The point of chess is to get a pawn down to the other side. Sacrificing a couple pawns to completely control the board is definitely worth it
Alpha zero uses hans code
Demis is better
Sounds like the USGOV🇺🇸 Call 9/11😳
at no point did magnus say the quote in the title. click bait. you stole my time for a nickel from yt.
Sacrificing the queen first unpredictably is how you beat AZ👌
Why can’t I see them talking
camera died
Some Skynet-level sh*t. Not scary. Not at all 😟
When they said the driving force behind the popularity of chess is the dynamic between the bishop and the knight, it is part of the real reason. The true cause is the dynamic between a duality. Black and white, king and queen, bishop and knight.
I want to see, please, AlphaGo playing a chess idiot like me. 🐈⬛
99% chance to win by 1 point vs a 90% chance to win by 50, the ai will take higher chance of winning, a human wants more points.
Nah chess engines just simply don't lose anymore. The only outcomes against the best ones are lose/draw.

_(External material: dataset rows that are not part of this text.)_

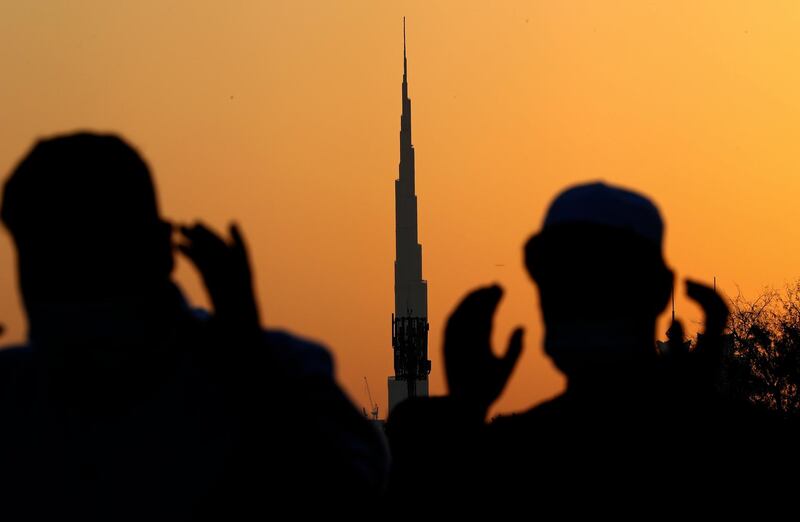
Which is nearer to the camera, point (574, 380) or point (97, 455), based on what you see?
point (97, 455)

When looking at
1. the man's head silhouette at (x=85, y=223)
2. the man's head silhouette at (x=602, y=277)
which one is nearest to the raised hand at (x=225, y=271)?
the man's head silhouette at (x=85, y=223)

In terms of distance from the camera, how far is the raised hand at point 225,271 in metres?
3.51

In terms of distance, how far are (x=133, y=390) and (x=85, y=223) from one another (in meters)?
0.35

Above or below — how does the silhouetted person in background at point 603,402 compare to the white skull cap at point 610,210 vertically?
below

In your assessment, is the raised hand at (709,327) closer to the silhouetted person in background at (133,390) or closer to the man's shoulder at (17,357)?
the silhouetted person in background at (133,390)

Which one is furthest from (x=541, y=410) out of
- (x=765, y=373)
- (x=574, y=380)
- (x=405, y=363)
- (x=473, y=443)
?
(x=405, y=363)

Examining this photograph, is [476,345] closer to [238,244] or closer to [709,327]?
[709,327]

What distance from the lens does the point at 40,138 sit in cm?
393

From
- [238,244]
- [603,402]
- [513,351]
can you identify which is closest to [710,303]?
[603,402]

@@libertyprime9307 Im talking about ai in general when compared to humans in a competitive game. Ai doesn't have the greed that humans do. Them not losing anymore doesn't mean they aren't trying anymore.
@@drakeusmaximus2459 Even then it really just depends how the engine is programmed.
You can tell for example to try for a win even at greater risk of losing, or you can tell it to prioritize not losing even if that means rarely winning, or somewhere in between.
The reason they don't lose anymore is because even the more aggressive engines are just so good that they can't be grinded down in difficult endgames the same way humans do. Engines are incredible at endgame because it's such a calculation game at that point.
@Liberty prime he is talking about alphaGo. It will play moves that appear lazy but drastically reduce counterplay. Humans playing Baduk prefer to keep pushing advantages since skill gaps are pretty abusable
Magnus sacs like alpha zero these days
Nice video. Chess is the best non-game game- there's no luck in chess. It's no game at all.
I prefer monopoly because luck is the only thing that would give me a fighting chance
AI: Joseph Stalin is the greatest leader in the world's history
Lex likes to interview people who are superior to himself.
That is how you evolve.
@@johanw2267 chicken and egg problem?
that's how it's supposed to be... why would anyone want to interview someone beneath them?